Frederica Freyberg:
Tuesday’s protests in Madison is sparking a deeper debate about how far is too far. Dr. Sami Schalk is an associate professor in the Department of Gender and Women’s Studies at the UW-Madison. Her specialty is the intersection of race, gender and disability. She talked to Marisa Wojcik this week on those topics for our online “Noon Wednesday” segment. While not part of Tuesday’s protests, as an activist herself, she also spoke to what likely sparked them.
Marisa Wojcik:
In response to the protest last night at the Capitol, you tweeted this morning people in Madison clutching their pearls as if folks haven’t been protesting and marching in the streets shouting “no justice, no peace.” You don’t seem surprised by the events last night, and you spoke to this a bit. What do you kind of expect going forward?
Sami Schalk:
Yeah.

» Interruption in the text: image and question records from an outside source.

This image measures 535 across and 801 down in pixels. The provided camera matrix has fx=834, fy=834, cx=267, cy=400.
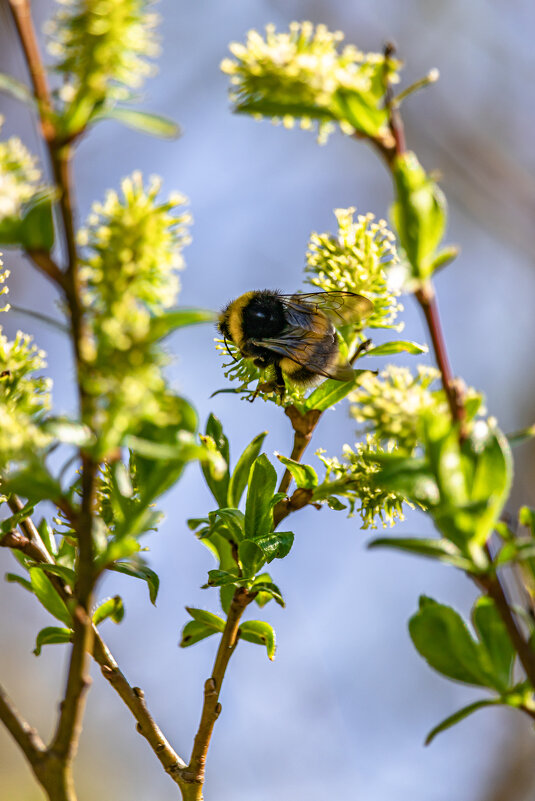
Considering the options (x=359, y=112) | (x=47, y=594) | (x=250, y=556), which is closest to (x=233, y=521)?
(x=250, y=556)

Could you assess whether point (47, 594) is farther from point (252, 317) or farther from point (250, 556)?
point (252, 317)

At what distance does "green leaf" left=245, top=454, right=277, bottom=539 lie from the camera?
486 mm

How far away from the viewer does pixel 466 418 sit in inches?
13.6

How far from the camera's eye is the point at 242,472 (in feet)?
1.73

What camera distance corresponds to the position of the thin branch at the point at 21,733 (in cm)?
33

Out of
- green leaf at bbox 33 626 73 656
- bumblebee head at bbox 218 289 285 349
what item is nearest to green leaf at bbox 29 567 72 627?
green leaf at bbox 33 626 73 656

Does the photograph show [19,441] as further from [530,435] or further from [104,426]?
[530,435]

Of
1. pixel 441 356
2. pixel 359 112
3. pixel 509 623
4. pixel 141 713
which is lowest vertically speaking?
pixel 141 713

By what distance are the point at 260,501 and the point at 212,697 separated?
118 millimetres

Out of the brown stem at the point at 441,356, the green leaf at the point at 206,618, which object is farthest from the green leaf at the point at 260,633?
the brown stem at the point at 441,356

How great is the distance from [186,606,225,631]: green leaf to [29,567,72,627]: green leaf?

So, I mean, I anticipate that there will be a wave of repression. So I anticipate — Governor Evers already said that he’s prepared to put out the National Guard. Anytime the state kind of tries to push back, people are going to push back more. So rather than saying we hear you and we’re going to do something to address the problem that you are so upset about, that you have been so harmed by. Instead there’s this mass suppression. And whenever that happens, people are going to act out even more. When you put more violence on the people who are upset about violence, you’re going to get violence back. And I don’t personally believe that property destruction is violence. I think that it is a way that people who have been disempowered and have no other way to express their power other than to tear something down express their power. Right, there are things that the mayor and the governor could be doing, but individual people, these like 17 to 25-year-old folks out in the streets, what power do they have besides to scream the streets and to pull down a statue to say we’re here and you need to listen to us. So I anticipate that that’s going to keep happening until things shift in terms of the way that the city responds and the city has really been responding with these placating measures and then going behind our back. I mean that video that came out of the mayor speaking to the police, no one trusts her now. No one believes she’s on our side in any way whatsoever. And, so, yeah, the trust has really been broken in the city between folks who I think really wanted to believe in the liberal progressive ethos of Madison that really thinks of itself as this special little gem, so different than the rest of Wisconsin. And we see that it’s all just a facade. So folks are really fed up. So yeah. I anticipate that what we saw last night is not the end of that. And I think that there will be more pushback from the police and from the National Guard. I anticipate there will probably be gassing occurring again and rubber bullets, because this is the way they respond to people exercising the little bit of power that they have.
Marisa Wojcik:
You are hoping for real, substantive, long-term change as an outcome of all of this. What does that look like specifically to you?
Sami Schalk:
Yep. That looks like getting cops out of schools immediately. That’s an immediate thing that we can do. It’s summer. Before the school year starts, we sign no cops, absolutely no cops in schools. It means defunding the police in this city and redirecting those resources to other areas to provide the kinds of support that we need. We understand in the movement that some of the jobs that cops do are necessary, right? Like we need people who can block traffic sometimes when things are happening. That doesn’t need to be a police officer with a gun. There’s no reason for it. We’re doing it ourselves with our cars. It’s fine. Right? So we understand that those resources, some of those resources need to be redirected into safety and to making sure that there are things to help folks who are having mental health crises. All of that needs to happen, but it doesn’t need to be policing with guns and they have way too much power and way too much control. There needs to be a defunding of police and redirecting those resources into the spaces we actually need to make this city safe and usable for a whole lot of folks. So those are the main things. And then community control. That even when we develop those safety committees or whatever it’s going to look like to create safety, it has to be under community control, meaning that individual people, not paid members who are like working for the state, but individual members of the community are able to say we fire you or we reprimand you or whatever, that they have to be accountable to the community, not to themselves. With the police union, the only people that can reprimand police are people who are police. That makes no sense, makes no sense for them to be the ones that are so-called keeping themselves accountable. There is no way to hold people accountable when they’re just doing it within a group. So there needs to be community control of police. They need to be out of schools. And they need to be defunded. That’s our first kind of major thing. But of course there are all kinds of other things that we would like to see to make sure that we live in a world where people, all people, including white folks, including straight folks like y’all, we want y’all to be okay, too. But in order for that to happen, we have to be okay. That’s why again we send our folks who are most marginalized and are most impacted by oppression to understand what needs to change.